There’s a brief introduction sequence in both versions showing Dr. Cinnamon being kidnapped. In the Japanese version, the sign outside his laboratory reads “Donburi”, written in English, the name of the island where the TwinBee cast lives. This was changed to “Konami” in the English release. The Japanese version also has an extra screen where the three pilots talk to each other.

In the Japanese release, the story takes place 100 years after the original TwinBee, with the heroes fighting off the evil Gattlantis, the descendant of King Spice from the original game. Dr. Cinnamon is still around because he was placed in cryogenic sleep. The American version’s manual uses a slightly different take on the Japanese story, involving aliens from the far-away planet of Attackon, who kidnap the professor in order to steal his sweetener formula and turn the Earth into cotton candy.
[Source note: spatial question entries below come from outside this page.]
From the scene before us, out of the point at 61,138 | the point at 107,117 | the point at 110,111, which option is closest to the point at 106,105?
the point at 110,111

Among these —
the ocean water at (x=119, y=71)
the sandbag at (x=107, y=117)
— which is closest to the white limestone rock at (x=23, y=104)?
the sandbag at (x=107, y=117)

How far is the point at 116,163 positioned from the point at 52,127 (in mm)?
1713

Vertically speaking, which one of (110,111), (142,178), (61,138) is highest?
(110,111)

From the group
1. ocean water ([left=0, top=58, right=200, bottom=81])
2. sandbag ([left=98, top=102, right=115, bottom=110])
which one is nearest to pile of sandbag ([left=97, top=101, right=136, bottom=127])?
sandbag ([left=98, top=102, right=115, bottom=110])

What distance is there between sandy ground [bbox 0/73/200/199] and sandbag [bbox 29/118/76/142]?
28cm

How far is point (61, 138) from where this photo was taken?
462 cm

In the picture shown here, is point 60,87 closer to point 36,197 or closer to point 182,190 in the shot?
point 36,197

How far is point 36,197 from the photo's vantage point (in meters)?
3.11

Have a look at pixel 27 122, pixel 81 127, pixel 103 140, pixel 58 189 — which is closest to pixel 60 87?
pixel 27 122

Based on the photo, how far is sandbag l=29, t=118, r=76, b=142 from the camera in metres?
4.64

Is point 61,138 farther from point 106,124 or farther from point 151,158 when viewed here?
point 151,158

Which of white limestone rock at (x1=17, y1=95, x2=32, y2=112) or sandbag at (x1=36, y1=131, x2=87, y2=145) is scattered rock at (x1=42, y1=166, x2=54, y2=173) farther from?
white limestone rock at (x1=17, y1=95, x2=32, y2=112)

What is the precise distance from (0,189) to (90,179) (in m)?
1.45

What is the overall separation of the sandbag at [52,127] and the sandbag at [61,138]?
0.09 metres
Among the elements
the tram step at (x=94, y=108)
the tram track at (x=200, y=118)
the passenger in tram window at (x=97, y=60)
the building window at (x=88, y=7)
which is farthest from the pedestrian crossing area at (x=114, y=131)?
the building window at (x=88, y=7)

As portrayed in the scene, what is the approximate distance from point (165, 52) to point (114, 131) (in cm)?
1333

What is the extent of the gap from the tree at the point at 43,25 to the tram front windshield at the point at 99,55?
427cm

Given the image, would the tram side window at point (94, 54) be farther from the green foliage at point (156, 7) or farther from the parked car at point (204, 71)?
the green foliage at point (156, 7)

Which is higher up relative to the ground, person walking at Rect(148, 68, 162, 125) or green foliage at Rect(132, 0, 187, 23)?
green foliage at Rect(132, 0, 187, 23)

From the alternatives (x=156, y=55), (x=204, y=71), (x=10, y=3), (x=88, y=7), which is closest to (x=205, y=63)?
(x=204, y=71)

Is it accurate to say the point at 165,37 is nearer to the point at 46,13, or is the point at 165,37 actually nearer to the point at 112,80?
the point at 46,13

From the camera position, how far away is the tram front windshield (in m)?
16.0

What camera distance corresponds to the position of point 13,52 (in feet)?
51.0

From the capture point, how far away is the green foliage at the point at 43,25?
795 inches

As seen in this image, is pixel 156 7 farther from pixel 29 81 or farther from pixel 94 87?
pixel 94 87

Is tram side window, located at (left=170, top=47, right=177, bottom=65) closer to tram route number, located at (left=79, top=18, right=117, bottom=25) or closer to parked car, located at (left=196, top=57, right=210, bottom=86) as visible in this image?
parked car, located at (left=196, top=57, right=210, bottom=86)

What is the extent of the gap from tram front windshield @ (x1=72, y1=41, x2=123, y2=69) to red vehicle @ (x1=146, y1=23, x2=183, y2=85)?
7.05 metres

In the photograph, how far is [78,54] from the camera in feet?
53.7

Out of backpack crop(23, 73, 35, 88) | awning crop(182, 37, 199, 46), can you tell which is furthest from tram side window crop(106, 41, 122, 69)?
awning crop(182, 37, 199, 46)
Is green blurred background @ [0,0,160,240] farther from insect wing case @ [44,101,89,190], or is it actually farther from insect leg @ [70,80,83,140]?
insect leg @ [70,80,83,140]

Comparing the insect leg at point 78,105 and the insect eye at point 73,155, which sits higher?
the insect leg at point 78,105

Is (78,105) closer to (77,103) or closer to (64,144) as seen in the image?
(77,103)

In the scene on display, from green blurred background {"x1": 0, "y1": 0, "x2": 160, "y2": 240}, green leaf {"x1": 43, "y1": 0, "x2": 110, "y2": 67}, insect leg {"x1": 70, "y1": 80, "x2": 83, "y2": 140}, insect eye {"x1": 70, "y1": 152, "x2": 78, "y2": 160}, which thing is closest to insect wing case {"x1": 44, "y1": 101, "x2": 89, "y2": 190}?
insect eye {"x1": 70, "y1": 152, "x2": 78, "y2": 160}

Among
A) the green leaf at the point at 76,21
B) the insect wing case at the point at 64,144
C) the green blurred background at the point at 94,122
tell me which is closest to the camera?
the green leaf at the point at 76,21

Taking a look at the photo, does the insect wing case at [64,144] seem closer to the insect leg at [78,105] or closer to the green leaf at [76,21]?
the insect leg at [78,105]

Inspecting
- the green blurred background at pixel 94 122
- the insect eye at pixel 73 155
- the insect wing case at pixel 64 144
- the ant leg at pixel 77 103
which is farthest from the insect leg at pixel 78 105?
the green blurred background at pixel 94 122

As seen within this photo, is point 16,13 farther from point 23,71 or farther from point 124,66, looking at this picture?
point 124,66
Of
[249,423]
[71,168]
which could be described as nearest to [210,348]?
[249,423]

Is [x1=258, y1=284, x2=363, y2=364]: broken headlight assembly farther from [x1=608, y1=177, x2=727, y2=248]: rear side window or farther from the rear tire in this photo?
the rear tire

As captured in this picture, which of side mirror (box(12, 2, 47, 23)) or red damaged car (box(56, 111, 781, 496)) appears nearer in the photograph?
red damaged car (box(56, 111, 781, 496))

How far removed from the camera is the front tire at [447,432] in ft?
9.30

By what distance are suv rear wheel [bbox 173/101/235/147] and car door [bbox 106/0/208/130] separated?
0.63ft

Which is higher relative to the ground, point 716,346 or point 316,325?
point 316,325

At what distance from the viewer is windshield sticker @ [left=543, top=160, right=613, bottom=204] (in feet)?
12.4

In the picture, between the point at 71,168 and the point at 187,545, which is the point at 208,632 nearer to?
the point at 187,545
It also grants the first name Einstein to Professor Cinnamon.

In 1993, Konami released the game in again in cartridge format, just like it had with Akumajou Dracula (Castlevania) and Bio Miracle Bokutte Upa. It’s mostly identical to the original release, with an added easy mode. Additionally, in the instruction manual of Detana TwinBee Yahho! Deluxe Pack, the pilots of the three ships are identified as Dr. Cinnamon’s great grandchildren: Squash, Whip, and Mellow. They were originally nameless in the actual game.